Black Closet (PC): I liked Long Live the Queen from the same developer. My main issue is that too much of it is about memorizing optimal routes to make your way through the story. Black Closet dispenses with that: it’s more about properly managing your student council (which conducts itself more like your FBI/CIA) to solve problems throughout a prep school with subterfuge, intimidation, and sweet talk. A tad repetitive, but a fun experience. The final battle had me clapping.

Until Dawn (PS4): The ideal manifestation of the “choose your own adventure” video game experience. Have you ever yelled at shitty teenagers in a slasher flick? You control those shitty teenagers in Until Dawn. Do with them what you will. The choice system is shockingly flexible (I’ve seen a lot of variation between my playthrough and others I’ve watched), and the way the game picks at traditional horror tropes is a lot of fun.

Persona 2: Innocent Sin (Vita): Fun, but some interesting things that haven’t aged all that well, particularly the system where you can speak with monsters to get all manner of random things. Amazing back in 1999, but kind of simplistic and annoying now. The storytelling is also weirder and jumpier than I’d like.

Trace Memory (DS): A solid adventure game from the developers of the Hotel Dusk games.

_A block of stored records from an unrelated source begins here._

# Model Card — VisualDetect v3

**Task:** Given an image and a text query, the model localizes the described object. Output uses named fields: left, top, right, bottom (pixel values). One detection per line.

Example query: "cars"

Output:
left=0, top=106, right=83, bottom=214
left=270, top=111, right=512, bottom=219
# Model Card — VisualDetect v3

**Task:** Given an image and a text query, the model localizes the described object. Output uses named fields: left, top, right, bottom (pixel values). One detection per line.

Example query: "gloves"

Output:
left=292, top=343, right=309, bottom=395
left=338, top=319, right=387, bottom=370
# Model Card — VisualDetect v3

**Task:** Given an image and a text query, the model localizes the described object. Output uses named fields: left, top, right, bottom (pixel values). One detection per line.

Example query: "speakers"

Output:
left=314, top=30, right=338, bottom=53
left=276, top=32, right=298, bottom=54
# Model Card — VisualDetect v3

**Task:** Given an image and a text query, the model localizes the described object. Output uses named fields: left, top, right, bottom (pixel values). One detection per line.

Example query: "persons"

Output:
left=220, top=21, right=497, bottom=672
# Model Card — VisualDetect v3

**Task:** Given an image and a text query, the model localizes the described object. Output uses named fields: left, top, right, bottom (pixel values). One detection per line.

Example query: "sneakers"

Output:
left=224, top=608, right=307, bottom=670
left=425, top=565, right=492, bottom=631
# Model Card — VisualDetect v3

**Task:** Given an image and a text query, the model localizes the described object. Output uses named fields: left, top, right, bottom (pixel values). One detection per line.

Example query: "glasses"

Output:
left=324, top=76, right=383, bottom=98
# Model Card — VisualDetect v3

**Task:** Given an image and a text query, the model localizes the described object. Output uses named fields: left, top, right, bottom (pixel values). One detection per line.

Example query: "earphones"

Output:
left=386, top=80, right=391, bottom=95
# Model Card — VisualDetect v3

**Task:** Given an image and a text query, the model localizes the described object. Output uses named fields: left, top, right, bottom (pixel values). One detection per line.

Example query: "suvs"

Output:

Simple puzzles, but the story is engaging, and the sketchy art style is still real cool.

Professor Layton and the Azran Legacy (3DS): My enthusiasm for Layton games eroded long ago, but I enjoyed this one a surprising amount most of the time. It seemed to be going for a simple, basic story. Unfortunately, it goes way bonkers in a bad way in the final act, throwing out many laughable twists one after another. Never again, Layton. Never again.